Next week, Treasure Island city commissioners may discuss a petition submitted by 143 residents. It requests the city find out how much it would cost to replace Treasure Island's police department with contract law enforcement provided by the Pinellas Sheriff's Office.
"All we want to do is get the numbers," petitioner Mitchell Shenkman said. "If we're not informed, we can't find out if we're going to save money."
The issue is especially sensitive in Treasure Island, as commissioner Tim Ramsberger discovered.
"I had brought it up last year and nobody else was in favor of it," Ramsberger recalled. "It's hard for the city of Treasure Island to continue to be a full-service government in these economic times when we're looking at the taxpayers to foot the bill."
Other elected leaders probably remember the last time this issue came up. In a 2005 referendum, 82 percent of the voters changed the city charter, requiring future referendums before either the police or fire departments can be abolished.
Later that same year, former Pinellas Sheriff Jim Coats presented a proposal that would save Treasure Island $13 to $15 million over a ten-year period.
Town leaders rejected that proposal in 2005. However, last year, the town did contract with the Sheriff's Office for dispatch services.
The island community faces a number of economic challenges.

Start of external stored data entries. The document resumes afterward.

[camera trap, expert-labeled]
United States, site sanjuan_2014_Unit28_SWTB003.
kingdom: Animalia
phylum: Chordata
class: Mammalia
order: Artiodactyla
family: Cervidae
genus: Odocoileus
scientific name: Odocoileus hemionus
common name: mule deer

Taxable property values, and therefore revenues, may be eroded by the flood insurance crisis, after being hit hard by the Great Recession.
With maintenance costs piling up, City Hall is already studying the possibility of charging a toll for the bridge that connects the island to the mainland.
"My biggest concern is that we raised our taxes last year," Ramsberger said. "I don't want to raise taxes again."
And then there are the reports from the south: St. Pete Beach replaced its police department with a sheriff's contract, saving roughly $1 million a year. The mayor of that town is a vocal promoter of consolidation of public services.
Shenkman agrees the petition offers Treasure Island commissioners political cover.
"Well, they won't act on their own," Shenkman said. "Unless they hear from the community, they're not going to get these numbers."